Les autres, savent-ils que je les perce ? Machin, quand il décline son identité, sa qualité, il avance le torse comme pour te défier. Cette misère d'attitude me fatigue. Je n'existe aujourd'hui que dans cette solitude bien comprise. Une autre fois des cavales bleutées broutent dans mes mains juste sur le liseré de ma frontière. Elles ne reviennent pas. J'ai oublié la mer en tant que draperie, il ne me reste d'elle qu'une idée de musique. Je garde mon chemin, je travaille l'écrit, le seul endroit où ils ne vont jamais regarder. Coincé entre les bouts du temps, je m'obstine à fleurir dans mon jardin d'hiver.

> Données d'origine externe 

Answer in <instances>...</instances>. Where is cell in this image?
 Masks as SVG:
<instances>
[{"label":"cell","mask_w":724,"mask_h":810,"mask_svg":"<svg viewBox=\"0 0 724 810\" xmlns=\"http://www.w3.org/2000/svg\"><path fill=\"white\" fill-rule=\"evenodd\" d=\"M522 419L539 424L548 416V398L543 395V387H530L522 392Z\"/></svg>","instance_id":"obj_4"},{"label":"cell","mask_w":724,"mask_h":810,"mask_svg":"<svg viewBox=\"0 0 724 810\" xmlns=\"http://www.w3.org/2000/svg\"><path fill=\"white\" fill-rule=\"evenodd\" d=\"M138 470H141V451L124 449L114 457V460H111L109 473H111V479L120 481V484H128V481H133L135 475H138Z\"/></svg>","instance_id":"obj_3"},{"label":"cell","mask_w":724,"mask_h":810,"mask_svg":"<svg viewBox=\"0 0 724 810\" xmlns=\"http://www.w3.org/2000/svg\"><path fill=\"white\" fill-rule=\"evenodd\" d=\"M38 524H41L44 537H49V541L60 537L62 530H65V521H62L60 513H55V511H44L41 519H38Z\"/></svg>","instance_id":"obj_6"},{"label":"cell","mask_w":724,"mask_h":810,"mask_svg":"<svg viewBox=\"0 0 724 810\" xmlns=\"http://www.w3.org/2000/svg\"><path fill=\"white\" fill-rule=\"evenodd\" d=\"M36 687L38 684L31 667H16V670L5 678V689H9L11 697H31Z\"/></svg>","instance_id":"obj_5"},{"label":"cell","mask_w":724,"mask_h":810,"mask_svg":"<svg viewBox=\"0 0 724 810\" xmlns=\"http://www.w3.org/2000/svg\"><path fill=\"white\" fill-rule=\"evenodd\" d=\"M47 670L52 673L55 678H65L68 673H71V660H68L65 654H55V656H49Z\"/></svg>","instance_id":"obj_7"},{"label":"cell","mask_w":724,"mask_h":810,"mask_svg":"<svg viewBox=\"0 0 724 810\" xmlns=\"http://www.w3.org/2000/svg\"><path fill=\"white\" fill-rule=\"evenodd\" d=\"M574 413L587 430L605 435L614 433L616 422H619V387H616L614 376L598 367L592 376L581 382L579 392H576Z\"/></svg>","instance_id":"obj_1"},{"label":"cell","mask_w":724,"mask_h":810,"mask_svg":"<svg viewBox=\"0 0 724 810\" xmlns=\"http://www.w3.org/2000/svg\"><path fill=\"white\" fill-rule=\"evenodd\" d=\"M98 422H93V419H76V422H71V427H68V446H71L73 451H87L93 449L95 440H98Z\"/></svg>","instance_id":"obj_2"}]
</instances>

L'invitation lointaine des désirs, des plaisirs de paraître reste encore vivace dans le choix des saisons. Je ferais suivre d'un "suivi de..." comme dans les recueils de poèmes. L'édition en sera limitée et sur le compte de l'auteur. Ainsi, la trace, celle que le vent efface en première intention, gardera de moi les trois points de suspension. Encore une vilaine histoire à se raconter. A chacun son sérieux, chacun son papier blanc.

Quand tu n'es pas venue, j'inventais les couleurs d'une nature lente, je préparais quelques renoncements triés sur les qualités du froid, je m'étais engagé sur le poids de ma voix. Tu n'as rien vu. Je ne crois en rien, pas même au personnage outragé que j'aimais. Le vocabulaire au poil ras, est secoué d'un rire sur mon point de repère.
Il est temps maintenant d'aller rentrer mes liens. Là-bas de lourds nuages menacent mon théâtre. L'âge s'est déplacé d'un triste pas feutré. Le spectacle est en bas, dans mes velours d'amour.

Dans une nuit plus blanche que les autres nuits, le signataire du message s'est perdu. Le texte s'est ouvert sur un fragment d'oubli, une transparence de secours.
Nous avions commencé par être ensemble et puis le temps s'est dérobé. A cet instant, c'est vrai, j'ai passé le seuil du seul à seul. De faux débats en vrais silences, une panique pacotille s'est installée. Aux occasions d'être moins sourd, j'ai répondu par des retards sur des misères de papier.
Des percussions intimes annoncent le danger.
A l'attentive finition, je me serai tout pardonné.